▽

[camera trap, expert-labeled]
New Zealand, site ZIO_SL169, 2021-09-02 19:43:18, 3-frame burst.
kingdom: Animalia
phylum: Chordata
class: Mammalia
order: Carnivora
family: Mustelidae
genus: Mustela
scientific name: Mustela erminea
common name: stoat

△
▽

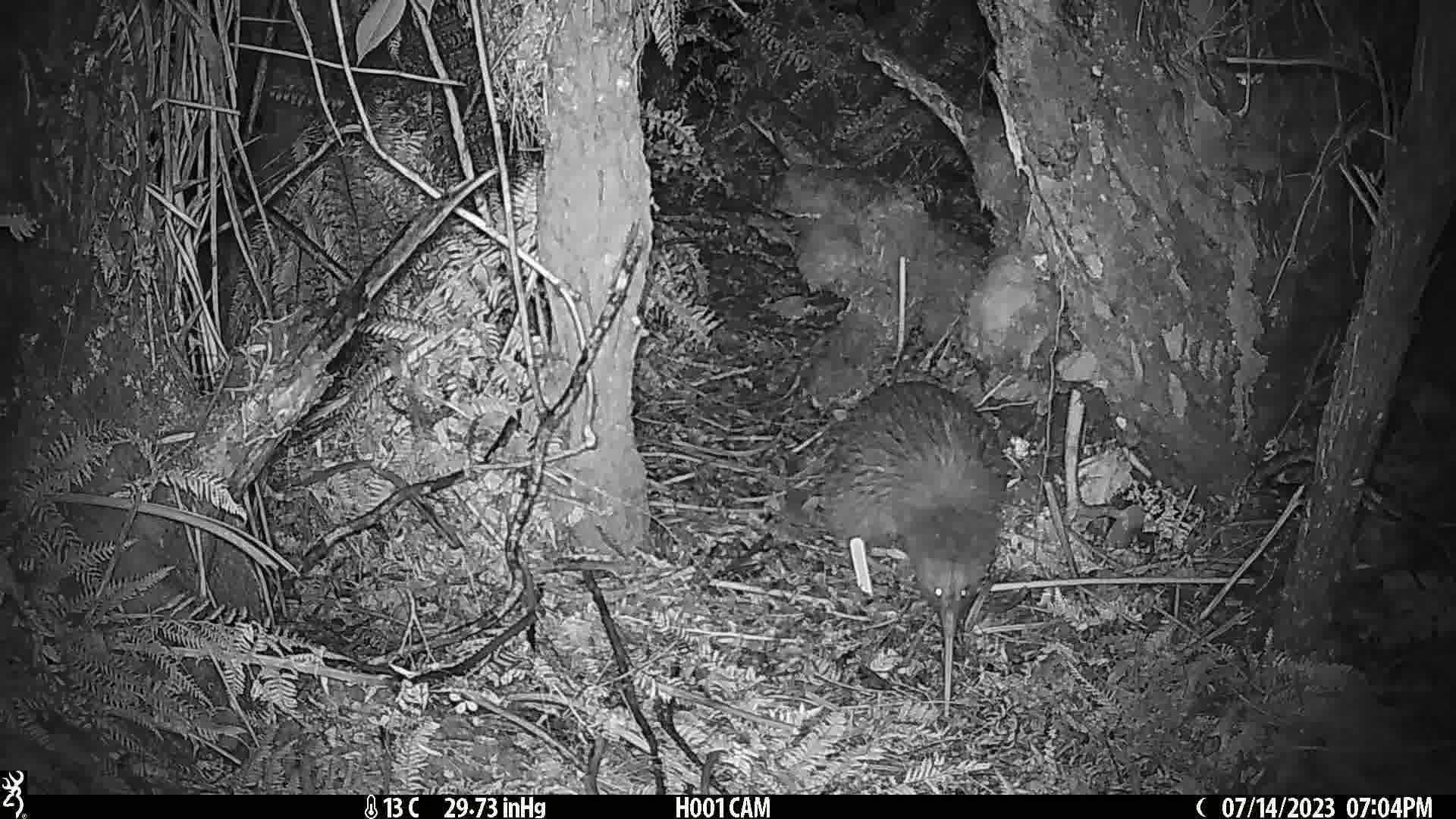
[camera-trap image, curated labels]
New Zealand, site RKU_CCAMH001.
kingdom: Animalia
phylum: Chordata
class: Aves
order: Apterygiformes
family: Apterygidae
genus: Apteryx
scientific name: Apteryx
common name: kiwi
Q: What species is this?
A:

△
▽

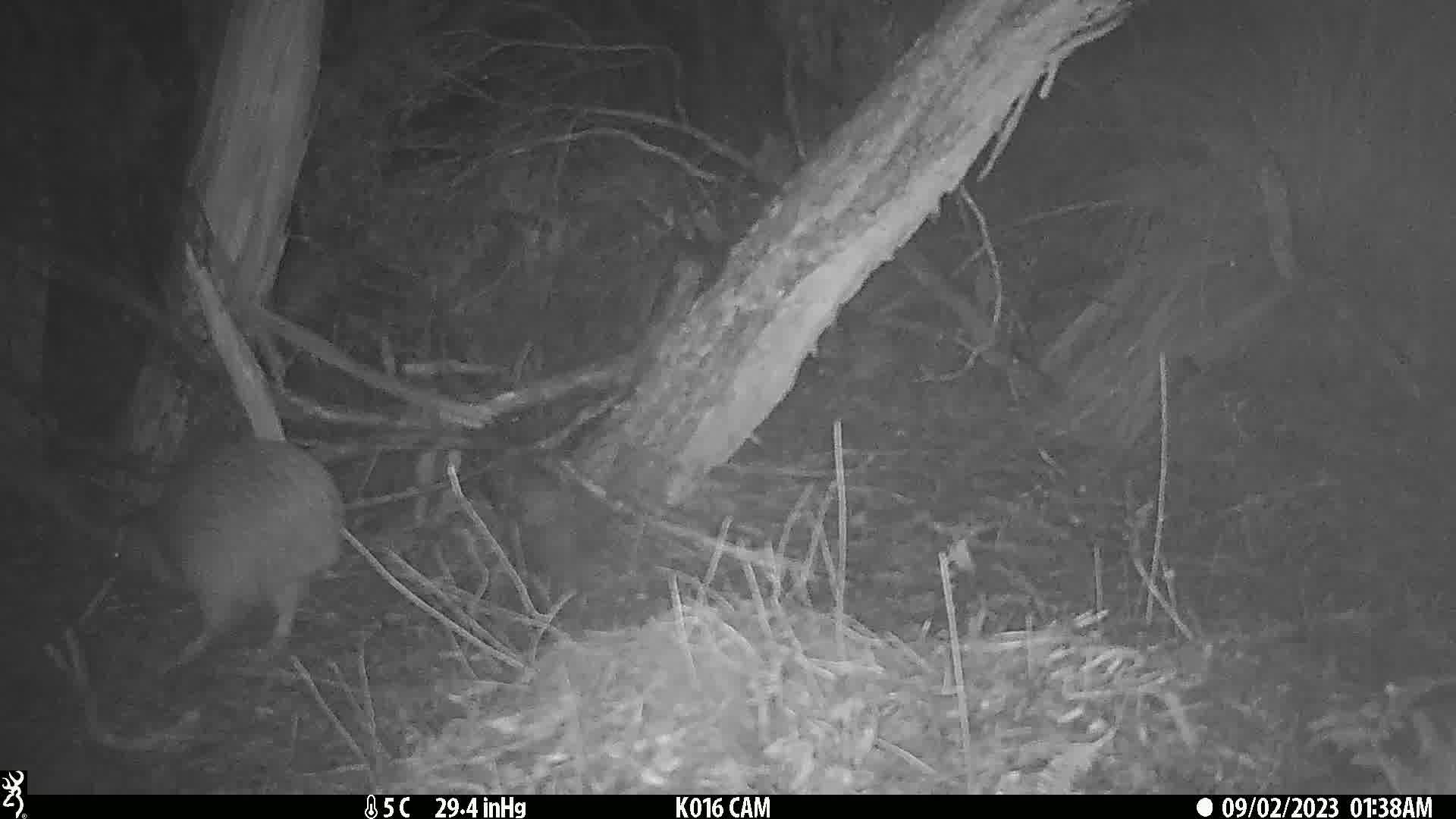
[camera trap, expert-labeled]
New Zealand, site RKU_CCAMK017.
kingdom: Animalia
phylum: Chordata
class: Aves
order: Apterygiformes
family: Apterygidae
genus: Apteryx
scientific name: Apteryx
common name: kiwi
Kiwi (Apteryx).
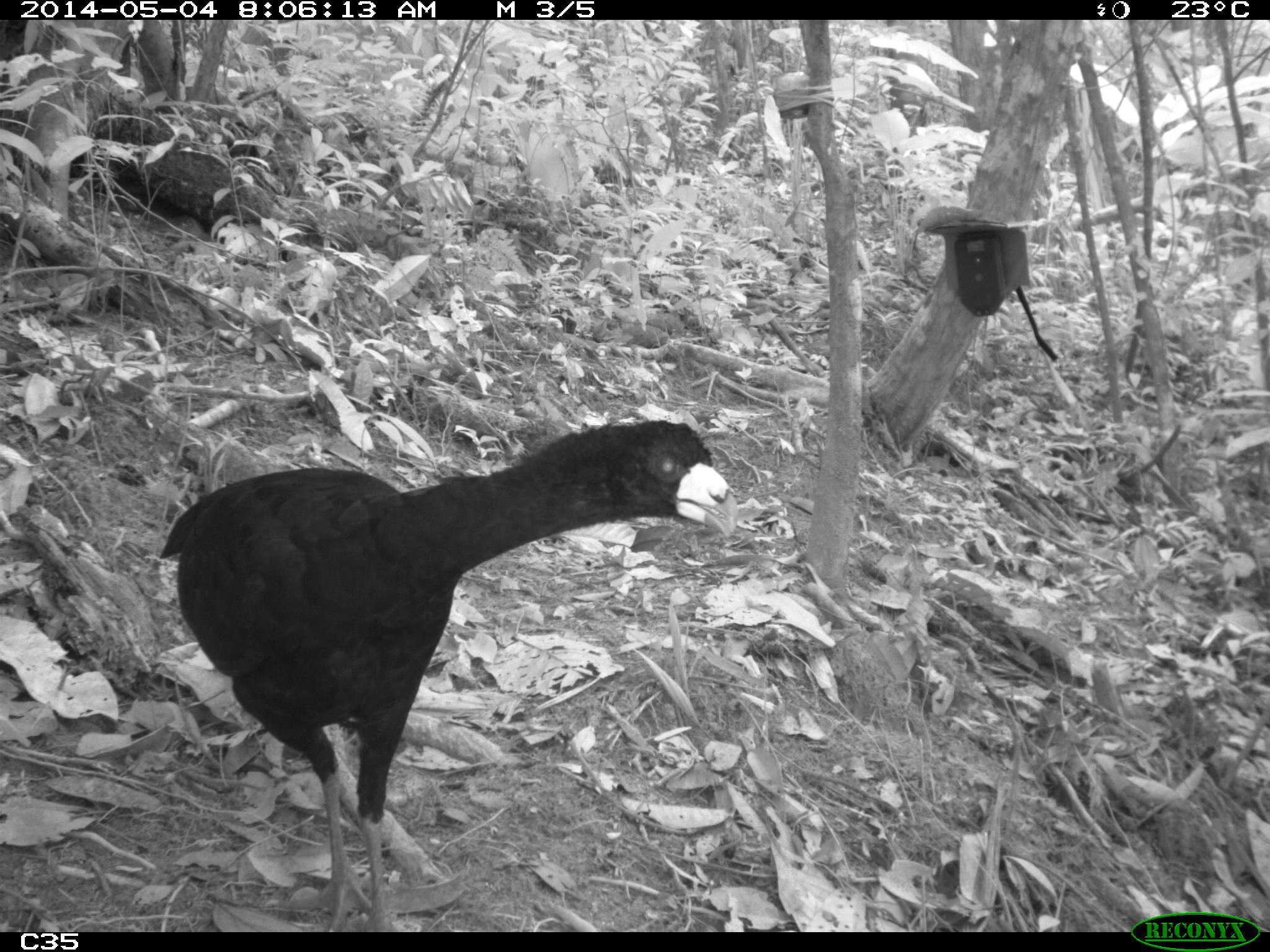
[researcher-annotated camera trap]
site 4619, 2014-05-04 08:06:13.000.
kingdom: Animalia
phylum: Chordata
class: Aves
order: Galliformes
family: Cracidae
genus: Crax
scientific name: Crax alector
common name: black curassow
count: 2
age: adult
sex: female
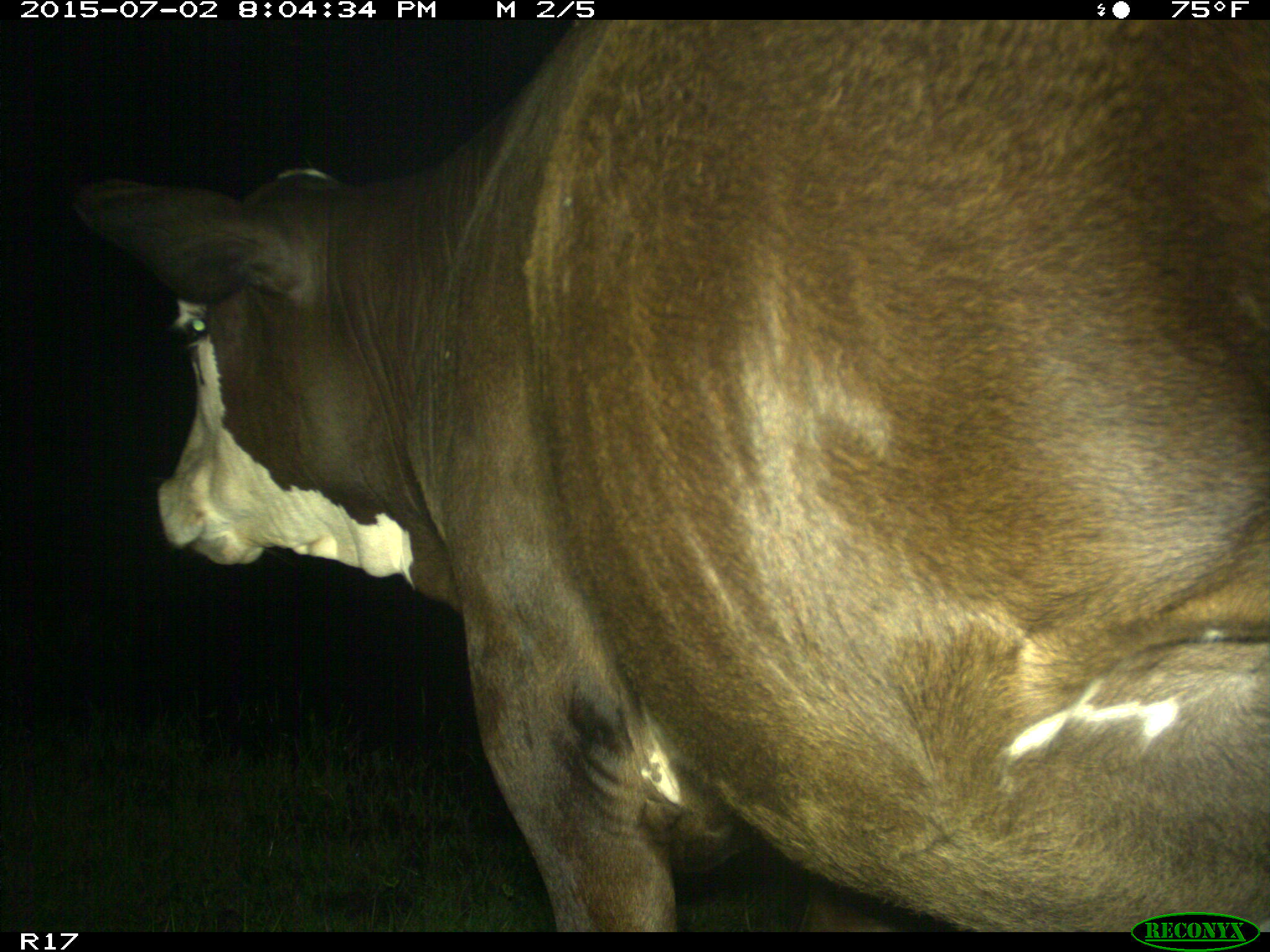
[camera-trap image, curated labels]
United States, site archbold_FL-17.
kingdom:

△

Work task>
Would you show each line of the listing above that has the string "Zealand"?

Solution to this problem>
New Zealand, site ZIO_SL169, 2021-09-02 19:43:18, 3-frame burst.
New Zealand, site RKU_CCAMH001.
New Zealand, site RKU_CCAMK017.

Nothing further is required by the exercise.